== How to complete this task ==
Write out every line of the listing below word for word, leaving the pictures out.

[Opening Extracted material section]

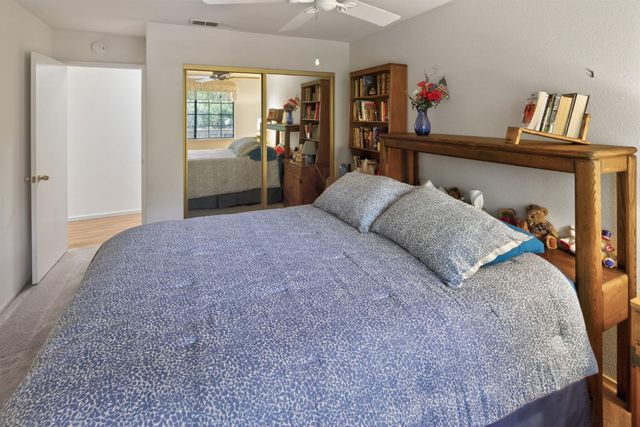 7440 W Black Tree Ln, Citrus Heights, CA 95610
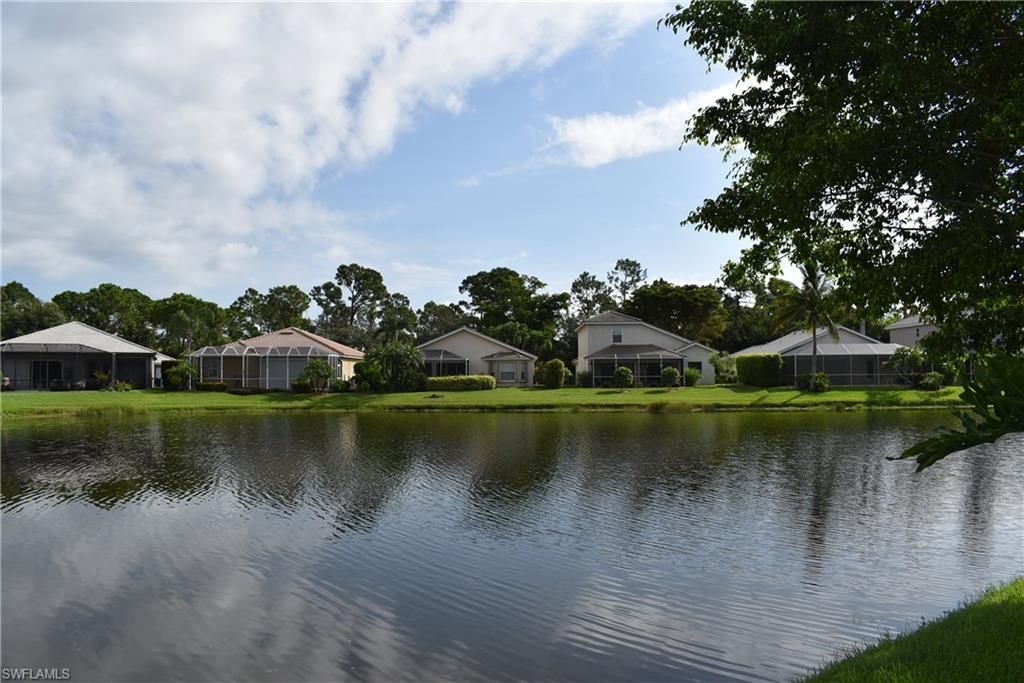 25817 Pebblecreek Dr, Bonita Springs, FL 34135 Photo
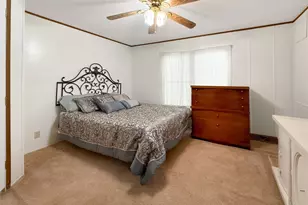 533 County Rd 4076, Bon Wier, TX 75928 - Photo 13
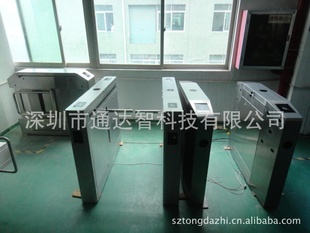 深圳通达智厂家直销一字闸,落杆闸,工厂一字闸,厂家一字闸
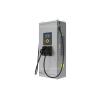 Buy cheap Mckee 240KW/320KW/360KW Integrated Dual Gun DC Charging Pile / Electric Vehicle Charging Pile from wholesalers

[Closing Extracted material section]

== Exercise result ==
 7440 W Black Tree Ln, Citrus Heights, CA 95610
 25817 Pebblecreek Dr, Bonita Springs, FL 34135 Photo
 533 County Rd 4076, Bon Wier, TX 75928 - Photo 13
 深圳通达智厂家直销一字闸,落杆闸,工厂一字闸,厂家一字闸
 Buy cheap Mckee 240KW/320KW/360KW Integrated Dual Gun DC Charging Pile / Electric Vehicle Charging Pile from wholesalers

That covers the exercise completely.